**Prompt 1:** In the Windows 7 monitoring passage, why should you close running applications before starting the Windows Experience Index assessment? Answer in one to three sentences.
**Prompt 2:** Please extend the Windows 7 monitoring passage past its final sentence.

**Provided passage:**

Solutions providers can ensure Windows 7 operating system stability by using the reliability monitor. The resource monitor will help keep track of system usage, including CPU.

Solutions provider takeaway: Assessing how stable your customer's Windows 7 system will be over a long period of time can be simplified by using the reliability monitor. You can also keep a close eye on system usage, such as CPU or memory, with the resource monitor.

About the book
This chapter excerpt on Managing and Monitoring Windows 7 (download PDF) is taken from the book Using Microsoft Windows 7. The Windows 7 advice and troubleshooting tips in this book will help you navigate through the operating system with ease. Help your customers take advantage of Windows 7's features, tools and applications by reading through the online version of the book that includes video, screencast tutorials and podcasts.

Performance Information and Tools

The Windows Experience Index (WEI) was first introduced in Vista. It returns largely unchanged in Windows 7 (see Figure 11.1) save for a few subtle refinements. The purpose of the WEI is to measure the capability of your computer's hardware and software configuration. After testing it out, the WEI expresses this measurement as a Base score number. The higher the base score, the better.

Figure 11.1 The Windows Experience Index (WEI).

Running the Windows Experience Index Assessment

Before starting this exercise, shut down any applications running on your system. These could potentially slow system performance and return a lower score. The following steps show you how to run the Windows Experience Index assessment (see Figure 11.1).

 

  1. Click the Start orb.
  2. Click Control Panel.
  3. Click System and Security.
  4. Click System.
  5. Click Windows Experience Index.
  6. In the lower right, select Re-Run the Assessment. If a UAC window opens, click Yes. The test runs and updates your base score.

The Base score rating is a number that is based upon the five Subscore ratings for the following categories:

 

  • Processor
  • Memory (RAM)
  • Graphics
  • Gaming Graphics
  • Primary Hard Disk

The final rating is not, as you might expect, a compilation of all the ratings. It's actually the lowest of the Subscore ratings. For someone using basic computer functions (such as surfing the Internet), a score of 4.0 would be just fine for them to use these basic functions. On the other hand, someone playing the latest hardware- intensive games would typically need a much higher score, perhaps 7.0 or above.

WEI scores range from 1.0 to 7.9. The high score was 5.9 in Vista, so the adjustment to 7.9 accounts for faster hardware since Vista was released. In response to experience and feedback comparing closely related devices, Windows 7 updated the scoring rules that Vista used.

Can you get a higher base score on some components without upgrading your hardware? Yes. The improvement to your score won't be huge, but you can do a few things to definitely make it better. Here are a couple suggestions to improve your computer's performance. Not all of these will affect the base score, but they will contribute to improved performance overall.

**Record extracts:**
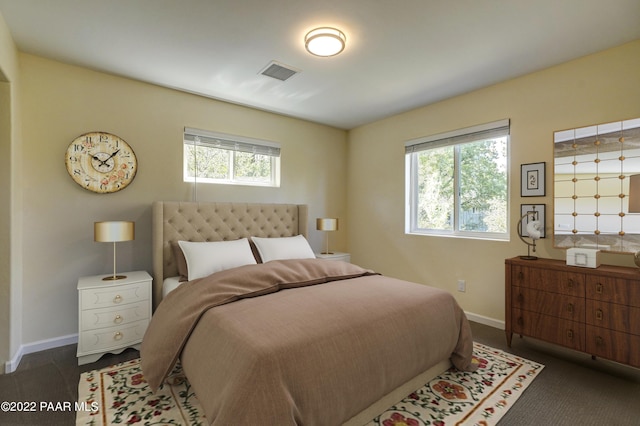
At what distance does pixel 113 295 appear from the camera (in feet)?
8.14

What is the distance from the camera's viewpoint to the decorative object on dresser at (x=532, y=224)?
275 centimetres

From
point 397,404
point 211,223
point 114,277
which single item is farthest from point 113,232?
point 397,404

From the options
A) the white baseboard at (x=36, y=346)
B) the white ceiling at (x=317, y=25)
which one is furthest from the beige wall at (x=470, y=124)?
the white baseboard at (x=36, y=346)

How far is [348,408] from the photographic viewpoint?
59.8 inches

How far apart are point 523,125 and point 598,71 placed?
64cm

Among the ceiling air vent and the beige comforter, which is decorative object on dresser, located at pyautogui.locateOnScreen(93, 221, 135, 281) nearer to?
the beige comforter

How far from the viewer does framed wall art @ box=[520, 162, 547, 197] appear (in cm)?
283

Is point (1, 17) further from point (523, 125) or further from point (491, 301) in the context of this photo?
point (491, 301)

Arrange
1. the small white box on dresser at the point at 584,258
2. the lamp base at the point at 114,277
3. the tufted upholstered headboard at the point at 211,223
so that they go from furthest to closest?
the tufted upholstered headboard at the point at 211,223 < the lamp base at the point at 114,277 < the small white box on dresser at the point at 584,258

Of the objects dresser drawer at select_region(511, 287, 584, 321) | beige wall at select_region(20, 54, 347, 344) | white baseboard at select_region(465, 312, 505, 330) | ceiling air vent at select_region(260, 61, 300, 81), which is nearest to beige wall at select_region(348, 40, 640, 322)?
white baseboard at select_region(465, 312, 505, 330)

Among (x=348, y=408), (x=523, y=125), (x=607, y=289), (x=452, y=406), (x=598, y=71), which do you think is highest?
(x=598, y=71)

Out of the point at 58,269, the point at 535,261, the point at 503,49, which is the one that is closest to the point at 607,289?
the point at 535,261

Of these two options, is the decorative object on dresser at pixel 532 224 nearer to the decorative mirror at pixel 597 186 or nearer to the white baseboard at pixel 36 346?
the decorative mirror at pixel 597 186

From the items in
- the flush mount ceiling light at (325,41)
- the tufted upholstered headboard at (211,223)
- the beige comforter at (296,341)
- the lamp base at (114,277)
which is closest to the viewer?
the beige comforter at (296,341)
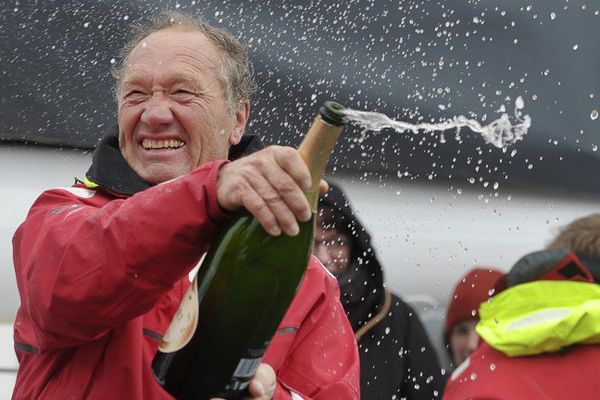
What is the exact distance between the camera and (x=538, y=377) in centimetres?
306

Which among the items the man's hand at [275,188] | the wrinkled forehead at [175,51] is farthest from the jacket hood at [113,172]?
the man's hand at [275,188]

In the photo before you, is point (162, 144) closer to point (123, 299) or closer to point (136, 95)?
point (136, 95)

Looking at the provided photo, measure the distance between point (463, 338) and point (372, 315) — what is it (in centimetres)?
52

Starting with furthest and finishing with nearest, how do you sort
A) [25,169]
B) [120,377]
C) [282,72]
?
[282,72] < [25,169] < [120,377]

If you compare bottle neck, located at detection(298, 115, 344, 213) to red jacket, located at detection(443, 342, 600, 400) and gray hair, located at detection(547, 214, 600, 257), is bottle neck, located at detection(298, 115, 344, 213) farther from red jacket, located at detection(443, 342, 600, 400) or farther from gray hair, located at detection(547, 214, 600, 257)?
gray hair, located at detection(547, 214, 600, 257)

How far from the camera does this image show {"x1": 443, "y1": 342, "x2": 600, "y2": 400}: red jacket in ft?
9.91

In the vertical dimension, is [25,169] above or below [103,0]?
below

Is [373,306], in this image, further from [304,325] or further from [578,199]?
[304,325]

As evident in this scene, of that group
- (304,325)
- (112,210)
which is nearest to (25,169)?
(304,325)

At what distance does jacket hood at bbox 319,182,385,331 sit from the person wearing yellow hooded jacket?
557mm

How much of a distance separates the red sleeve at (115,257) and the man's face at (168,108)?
0.45m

**Answer 1:** Running applications could slow system performance. That could make the assessment return a lower score.

**Answer 2:**
Close all running applications: Before running WEI, shut down as many applications as possible. These could have an impact on performance. If you really want to prepare the machine for the test, reboot it before running WEI. During the test, don't start or use applications.

Configure visual effects: Changing how menus and windows display can have an effect on performance.

Adjust power settings: These, too, can have an effect on your computer's speed. Select the High Performance option before running the test. If you are running this test on a laptop, make sure it is plugged in. Using a laptop with a battery draining down can cause some CPUs to enable a reduced power mode that slows the calculations in an effort to save energy. This can affect your Processor Subscore.

Clean up your hard drive: This is always a good idea and there are some good hard-drive cleaning tools in Windows 7, such as Disk Cleanup and Disk Defragmenter.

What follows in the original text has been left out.